### Reading text

2026-05-18 sketch. Dan’s framing: every GSC per-URL indexing verdict (excluded-by-noindex, crawled-not-indexed, discovered-not-indexed, 404, redirect, etc.) is a NAMED MARKER. The benchmark exercise is aligning our internal health signals (body_image_coverage, content_breadth, header_audit, etc.) against those markers per-URL — agreement = high confidence; disagreement = signal worth investigating. Resume on day-7 GSC re-check OR Dan’s interest in weekly automated benchmark runs.
Trigger context (2026-05-18): GSC’s Page Indexing report showed 1,221 not-indexed pages across 10 reasons. A 30-second local scan confirmed the 409 “Excluded by noindex” is almost certainly stale WordPress-era inventory (we emit noindex on 1 file: 404.html). Dan’s response framed the broader exercise: “All of your findings and assessments, in this, can be added to markers-from-google and we can align our health against it… it’s a good benchmark exercise.”
The framing — Google’s verdicts as markers:
Every URL on dare.co.uk has, at any moment, a verdict from Google: indexed, excluded-by-noindex, crawled-not-indexed, 404, redirect, etc. Treating these verdicts as markers (named external benchmark inputs) lets us:
- Align internal health signals against external judgment. We have body_image_coverage, content_breadth, header_audit, jsonld_presence, seo_title_audit. Google has its own quality verdict. When they agree (Google rejects + we know it’s thin) → high-confidence quality issue. When they disagree (Google rejects + we think it’s healthy) → either Google’s wrong or our signal is missing the dimension Google’s catching.

### Dataset excerpts

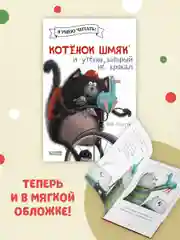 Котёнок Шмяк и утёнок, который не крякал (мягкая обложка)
...
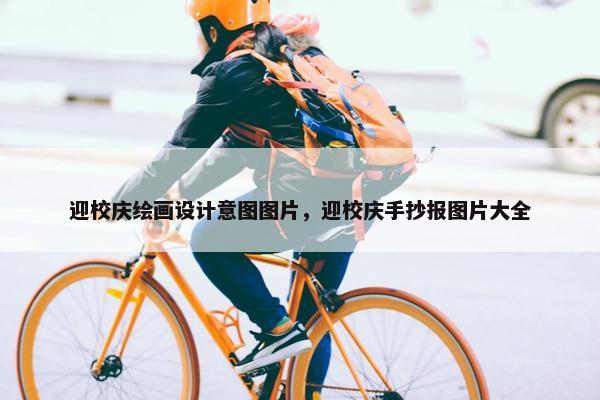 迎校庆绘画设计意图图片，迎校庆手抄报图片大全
...
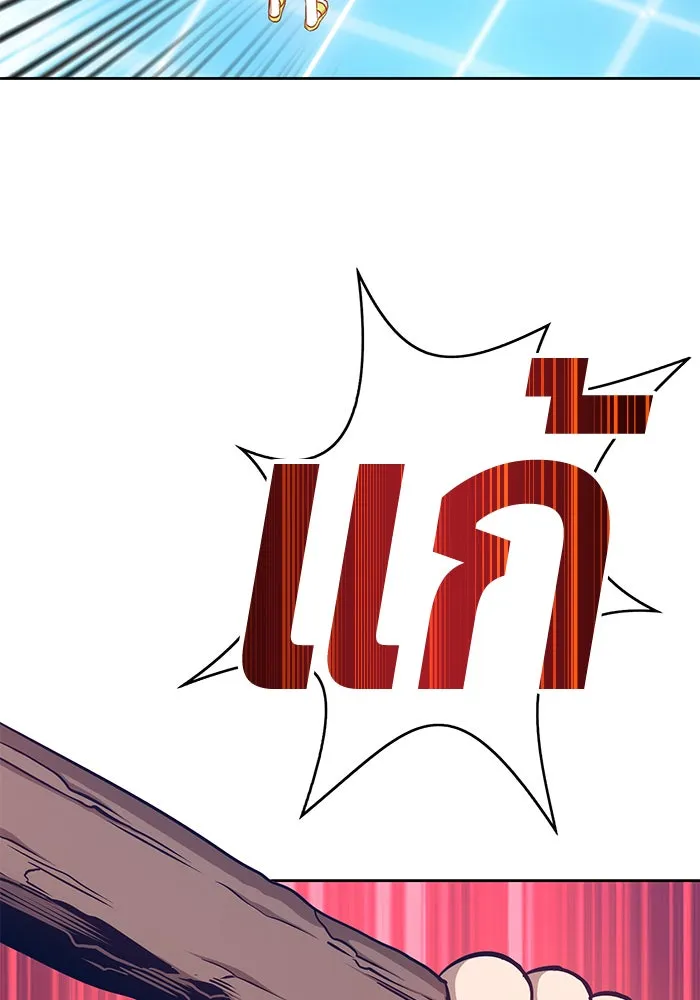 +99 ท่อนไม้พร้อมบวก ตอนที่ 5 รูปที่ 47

### Problems to work on
1. In the notes on Google's indexing verdicts, how many not-indexed pages did the Page Indexing report show?
2. Name every internal health signal listed in the notes on Google's indexing verdicts.
3. Write the next part of the notes on Google's indexing verdicts, starting right after their last sentence.

### Answers to the exercise
1. 1,221 not-indexed pages, across 10 reasons.

2. body_image_coverage, content_breadth, header_audit, jsonld_presence, seo_title_audit

3.
- Track which signals predict which markers. Over time, calibrate: does our content_breadth “stub” classification correlate with Google’s “crawled-not-indexed”? Does body_image_coverage’s “no body image” correlate with rejection? Build a predictive model.
- Benchmark health against an external authority. Google’s verdict is one of the few cross-vendor health benchmarks available. Treating it as a named input (not just a one-off observation) makes it composable.
Architecture sketch — dare_markers_from_google.py
Phase 1: ingest (manual CSV first, API later)
GSC offers two ingest paths:
- CSV export — manual click in GSC UI. Friction: human in the loop. Friction: 1000-row limit per export. Friction: only exports the currently-displayed reason / view.
- GSC API (Search Console API v1) — programmatic. Requires OAuth + service-account-level access. Once configured, automatable. Need a gcp-search-console-readonly service account + 1Password entry.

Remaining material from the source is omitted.